# Two balls on different paths

1. Aug 11, 2014

### Oculatus

I found this picture somewhere:

My question being, as in the picture, which ball gets to the end faster? I guess you could naively say that ball A reaches the end in less time, but then again, there is the force of gravity which would accelerate the ball going downwards (and deaccelerate it going upwards, respectively). In essence, the question really might be: does the gravitational pull accelerate the ball to a high enough velocity to compensate for the increased distance? I hope I'm going into the right direction with this, but I certainly lack the mathematical/physical knowledge to solve this (could the conservation of energy be used?).

I'd appreciate any input.

2. Aug 11, 2014

### phinds

Can you visualize roughly what the velocity vs time graph would look like for B as it goes down the trough and then comes back up?

3. Aug 11, 2014

### Staff: Mentor

I used to think it was obvious -- ball B has a higher average velocity, since its velocity is always greater than or equal to ball A. But on the other hand, ball B has to travel farther. Hmm.

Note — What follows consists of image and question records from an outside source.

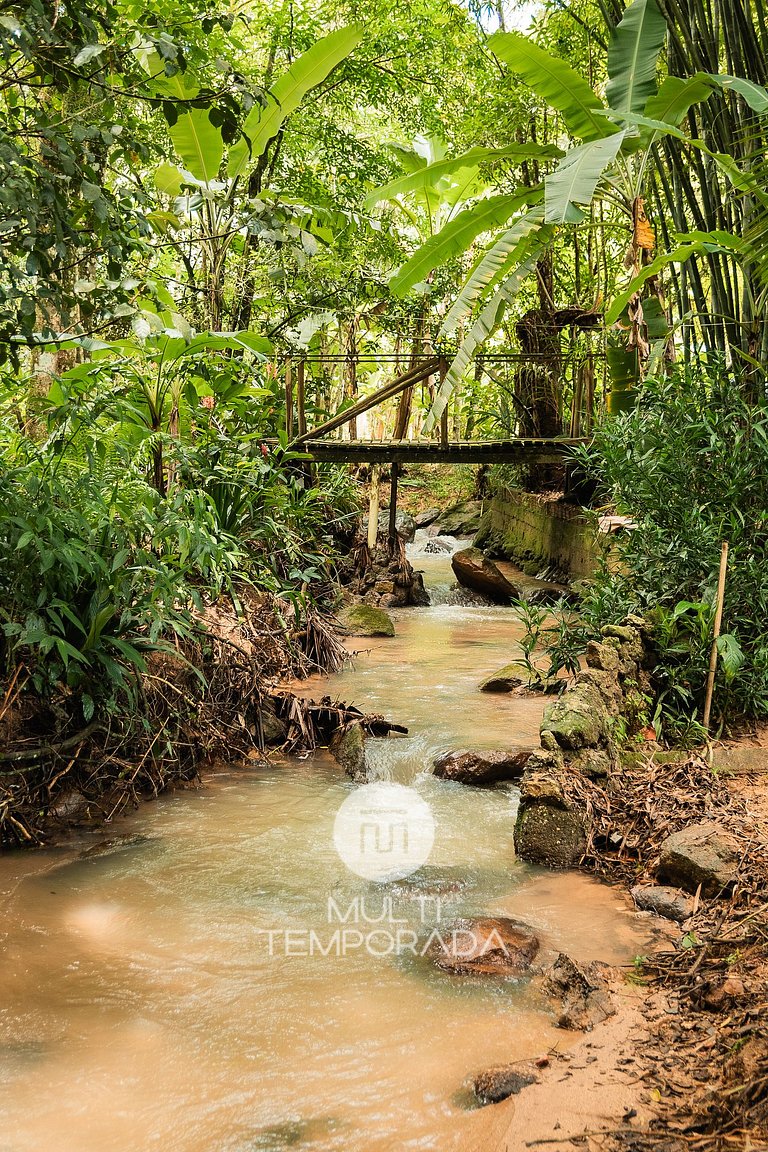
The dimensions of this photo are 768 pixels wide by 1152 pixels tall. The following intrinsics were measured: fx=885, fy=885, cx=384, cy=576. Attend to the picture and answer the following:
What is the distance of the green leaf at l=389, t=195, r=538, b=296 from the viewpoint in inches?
232

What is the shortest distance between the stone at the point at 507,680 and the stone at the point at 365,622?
211 cm

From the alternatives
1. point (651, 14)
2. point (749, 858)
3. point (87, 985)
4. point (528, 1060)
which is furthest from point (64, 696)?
point (651, 14)

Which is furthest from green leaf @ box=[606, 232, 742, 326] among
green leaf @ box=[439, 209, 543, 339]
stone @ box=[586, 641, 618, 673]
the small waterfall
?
the small waterfall

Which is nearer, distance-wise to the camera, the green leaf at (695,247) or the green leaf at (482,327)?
the green leaf at (695,247)

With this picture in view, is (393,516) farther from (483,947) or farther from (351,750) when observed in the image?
(483,947)

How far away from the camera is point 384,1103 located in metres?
2.32

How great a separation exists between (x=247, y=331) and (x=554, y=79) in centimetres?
260

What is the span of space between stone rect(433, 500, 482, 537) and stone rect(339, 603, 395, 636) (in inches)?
286

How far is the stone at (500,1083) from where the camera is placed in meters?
2.27

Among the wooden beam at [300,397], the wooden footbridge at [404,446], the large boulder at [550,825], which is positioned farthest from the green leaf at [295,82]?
the large boulder at [550,825]

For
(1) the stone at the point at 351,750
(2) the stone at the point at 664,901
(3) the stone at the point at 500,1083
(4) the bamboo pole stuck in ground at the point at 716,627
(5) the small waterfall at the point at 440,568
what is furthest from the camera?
(5) the small waterfall at the point at 440,568

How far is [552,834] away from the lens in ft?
12.4

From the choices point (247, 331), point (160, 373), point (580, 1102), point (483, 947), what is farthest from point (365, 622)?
point (580, 1102)

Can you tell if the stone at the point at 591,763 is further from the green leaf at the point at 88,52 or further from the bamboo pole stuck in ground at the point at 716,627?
the green leaf at the point at 88,52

So try picking a couple simple dip geometries to calculate the time it takes for the ball to make it across. Show us your calcs -- we are all interested in the correct answer...

4. Aug 12, 2014

### Staff: Mentor

I figured that the increase in distance traveled is a linear function of the depth of the dip, as is the increase in the ball's energy as it drops that distance. Speed goes as the square root of kinetic energy, so the distance traveled should increase more rapidly than the speed and A wins the race.

5. Aug 12, 2014

### willem2

The question is, can the horizontal component of the velocity vh ever become smaller than v0?
The only force that can reduce vh is the normal force. On a down-slope the horizontal component of the normal force points forward, so vh can only increase. If the hole was symmetrical, we would now be done, because vh on the up-slope would have to be the same as on the corresponding point on the down-slope, so vh >= v0 everywhere.

It seems possible to think of a real steep up-slope, that could reduce vh[/SUB to smaller than v0, but if that happens, the vertical component of the velocity would become so large that the ball would jump up above the starting level.

6. Aug 12, 2014

### bahamagreen

Is there anything changing the horizontal component of either of the balls' velocites?

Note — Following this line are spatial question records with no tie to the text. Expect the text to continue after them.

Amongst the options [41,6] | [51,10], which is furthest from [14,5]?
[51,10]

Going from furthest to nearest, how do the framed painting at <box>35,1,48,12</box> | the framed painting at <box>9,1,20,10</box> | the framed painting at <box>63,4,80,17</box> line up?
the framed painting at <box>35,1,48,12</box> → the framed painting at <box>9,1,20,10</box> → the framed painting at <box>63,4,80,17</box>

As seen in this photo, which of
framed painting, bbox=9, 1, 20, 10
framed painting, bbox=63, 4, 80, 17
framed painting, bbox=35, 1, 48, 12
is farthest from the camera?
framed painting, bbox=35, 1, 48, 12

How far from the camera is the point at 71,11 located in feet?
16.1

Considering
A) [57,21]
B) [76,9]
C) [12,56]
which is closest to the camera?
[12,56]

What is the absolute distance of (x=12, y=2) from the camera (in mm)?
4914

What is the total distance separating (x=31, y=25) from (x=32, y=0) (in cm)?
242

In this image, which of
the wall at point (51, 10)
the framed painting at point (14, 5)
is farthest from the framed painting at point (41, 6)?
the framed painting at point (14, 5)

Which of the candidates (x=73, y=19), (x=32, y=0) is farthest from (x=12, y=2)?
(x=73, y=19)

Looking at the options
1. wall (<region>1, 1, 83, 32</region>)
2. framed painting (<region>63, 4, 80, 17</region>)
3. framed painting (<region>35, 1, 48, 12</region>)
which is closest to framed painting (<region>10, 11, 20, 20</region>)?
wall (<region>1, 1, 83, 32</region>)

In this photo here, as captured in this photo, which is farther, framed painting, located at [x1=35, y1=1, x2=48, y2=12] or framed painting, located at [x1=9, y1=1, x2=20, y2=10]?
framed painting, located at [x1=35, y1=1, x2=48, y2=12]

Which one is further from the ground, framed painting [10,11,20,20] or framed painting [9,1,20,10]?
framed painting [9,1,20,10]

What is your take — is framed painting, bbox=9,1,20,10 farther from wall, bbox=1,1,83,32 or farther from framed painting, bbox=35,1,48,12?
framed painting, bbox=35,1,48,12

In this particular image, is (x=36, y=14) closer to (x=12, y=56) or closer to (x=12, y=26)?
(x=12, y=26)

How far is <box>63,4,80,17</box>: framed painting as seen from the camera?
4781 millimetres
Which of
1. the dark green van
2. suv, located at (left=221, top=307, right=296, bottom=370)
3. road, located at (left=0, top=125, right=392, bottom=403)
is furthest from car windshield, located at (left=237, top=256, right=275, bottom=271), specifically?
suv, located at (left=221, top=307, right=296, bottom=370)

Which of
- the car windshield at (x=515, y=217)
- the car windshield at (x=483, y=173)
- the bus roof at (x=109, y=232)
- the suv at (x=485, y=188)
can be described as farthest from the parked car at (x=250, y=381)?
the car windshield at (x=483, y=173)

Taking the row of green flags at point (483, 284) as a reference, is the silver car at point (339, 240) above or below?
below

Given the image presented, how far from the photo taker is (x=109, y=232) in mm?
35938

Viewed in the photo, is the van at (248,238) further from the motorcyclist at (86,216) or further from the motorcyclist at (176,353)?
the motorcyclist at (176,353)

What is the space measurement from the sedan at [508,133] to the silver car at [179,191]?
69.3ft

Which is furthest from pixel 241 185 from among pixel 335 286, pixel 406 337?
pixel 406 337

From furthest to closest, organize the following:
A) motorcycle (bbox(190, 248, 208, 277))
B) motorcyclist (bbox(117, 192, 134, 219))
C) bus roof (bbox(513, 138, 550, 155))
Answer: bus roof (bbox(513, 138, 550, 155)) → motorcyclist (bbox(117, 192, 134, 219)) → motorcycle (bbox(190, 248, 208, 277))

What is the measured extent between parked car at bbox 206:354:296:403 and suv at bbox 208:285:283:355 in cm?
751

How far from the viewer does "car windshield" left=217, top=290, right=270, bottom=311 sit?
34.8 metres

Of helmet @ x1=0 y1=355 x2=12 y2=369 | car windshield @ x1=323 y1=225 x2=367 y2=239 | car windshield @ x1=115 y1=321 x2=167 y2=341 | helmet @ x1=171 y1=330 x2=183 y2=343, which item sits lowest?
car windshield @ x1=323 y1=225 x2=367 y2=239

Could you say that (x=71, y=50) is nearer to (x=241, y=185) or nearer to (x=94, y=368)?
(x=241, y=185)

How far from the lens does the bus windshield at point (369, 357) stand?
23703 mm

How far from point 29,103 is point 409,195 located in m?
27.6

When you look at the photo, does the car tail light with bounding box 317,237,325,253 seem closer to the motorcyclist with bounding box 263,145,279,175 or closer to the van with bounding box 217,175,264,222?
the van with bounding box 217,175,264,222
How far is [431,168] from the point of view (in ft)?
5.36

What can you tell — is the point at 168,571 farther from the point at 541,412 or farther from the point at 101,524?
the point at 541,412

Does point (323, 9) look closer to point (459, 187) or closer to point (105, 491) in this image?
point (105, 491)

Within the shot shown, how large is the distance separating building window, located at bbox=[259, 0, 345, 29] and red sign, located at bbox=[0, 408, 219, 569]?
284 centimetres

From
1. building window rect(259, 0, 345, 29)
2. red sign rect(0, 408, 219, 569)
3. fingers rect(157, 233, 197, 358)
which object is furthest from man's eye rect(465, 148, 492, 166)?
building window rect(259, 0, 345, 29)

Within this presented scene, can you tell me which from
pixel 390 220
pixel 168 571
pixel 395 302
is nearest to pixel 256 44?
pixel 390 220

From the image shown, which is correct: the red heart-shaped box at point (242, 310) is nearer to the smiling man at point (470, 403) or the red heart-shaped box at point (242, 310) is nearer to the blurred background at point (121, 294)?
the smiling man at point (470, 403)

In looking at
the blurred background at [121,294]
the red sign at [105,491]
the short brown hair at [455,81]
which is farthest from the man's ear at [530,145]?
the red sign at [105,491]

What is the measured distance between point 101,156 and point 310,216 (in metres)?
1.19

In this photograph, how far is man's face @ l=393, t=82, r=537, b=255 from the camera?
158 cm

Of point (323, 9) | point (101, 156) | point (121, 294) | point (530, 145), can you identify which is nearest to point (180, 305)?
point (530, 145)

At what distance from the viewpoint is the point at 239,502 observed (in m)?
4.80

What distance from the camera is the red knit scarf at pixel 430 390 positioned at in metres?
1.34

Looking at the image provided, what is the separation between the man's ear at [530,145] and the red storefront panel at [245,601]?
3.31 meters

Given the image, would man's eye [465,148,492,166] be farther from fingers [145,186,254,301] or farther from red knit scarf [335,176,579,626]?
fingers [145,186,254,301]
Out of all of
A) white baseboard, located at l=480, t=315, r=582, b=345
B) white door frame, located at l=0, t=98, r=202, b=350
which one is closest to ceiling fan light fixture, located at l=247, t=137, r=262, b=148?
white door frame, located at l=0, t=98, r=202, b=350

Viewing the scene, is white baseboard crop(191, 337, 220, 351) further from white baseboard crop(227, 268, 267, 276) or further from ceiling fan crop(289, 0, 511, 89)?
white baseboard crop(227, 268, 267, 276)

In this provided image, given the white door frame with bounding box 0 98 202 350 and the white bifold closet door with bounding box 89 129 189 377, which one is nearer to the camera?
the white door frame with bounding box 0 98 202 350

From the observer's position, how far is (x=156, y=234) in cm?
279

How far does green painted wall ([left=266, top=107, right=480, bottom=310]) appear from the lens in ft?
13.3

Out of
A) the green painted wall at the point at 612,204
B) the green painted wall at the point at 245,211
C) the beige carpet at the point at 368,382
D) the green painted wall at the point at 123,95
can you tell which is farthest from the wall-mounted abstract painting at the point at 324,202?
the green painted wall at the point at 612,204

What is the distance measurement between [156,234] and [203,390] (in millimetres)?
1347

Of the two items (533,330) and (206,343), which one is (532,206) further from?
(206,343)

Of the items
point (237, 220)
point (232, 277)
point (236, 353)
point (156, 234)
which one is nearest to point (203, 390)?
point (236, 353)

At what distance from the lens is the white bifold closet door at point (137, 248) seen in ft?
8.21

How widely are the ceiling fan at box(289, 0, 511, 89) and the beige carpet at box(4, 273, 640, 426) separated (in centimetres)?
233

Unless there is, it looks like a tie, to me.

7. Aug 12, 2014

### A.T.

You don't think that ball B will have a higher horizontal velocity than V0 at the bottom of the dent? See willem's post.

8. Aug 12, 2014

### Delta²

Yes there is, it is a component of the normal force (it is normal to the surface orientation and not normal to horizontal velocity) from the cavity surface that increases horizontal component $v_{h_B}$ to a velocity $v_{hmax}>v_0$. That is during the descent of ball B. During the ascend we have again the component of the normal force that decreases the horizontal velocity from $v_{hmax}$ back to $v_0$.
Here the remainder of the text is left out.